We use AllenNLP, a library for deep learning research in NLP to illustrate how best practices lead to making good science easy. Adopting best practices like dependency injection and writing DRY/modular code can help making experimentation faster contrary to expectations. It makes reproducibility easier, and the code easily extendible.
Version control is another best practice adopted across software engineering. Data Version Control (DVC) helps apply version control to machine learning projects. DVC allows one to manage large datasets, models and metrics linked to the code in git. It helps to build a reproducible pipeline tracing how the dataset gets converted to features, which get trained into models, and the finally resulting in a benchmark. The pipeline can be easily reproduced. One can then change any part of the pipeline say fixing a bug in preprocessing or changing a training hyper-parameter and then rerun the entire pipeline with only the parts that need to be changed being recomputed.
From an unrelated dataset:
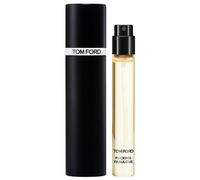 10ml TOM FORD Fucking Fabulous Eau de Parfum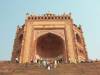 Fatehpur_Sikari1.JPG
- Familiarity with Version Control Systems like git.
- Idea of how typical machine learning workflow is. - Dataset processing, training, benchmarking.
- Knowledge of applying deep learning for a task, preferably but not strictly NLP.
I am a machine learning engineer working currently at Zoho. I have experience in research and engineering for NLP. My work involves replicating current research in deep learning for NLP, experimenting upon new ideas and deploying for real world use cases.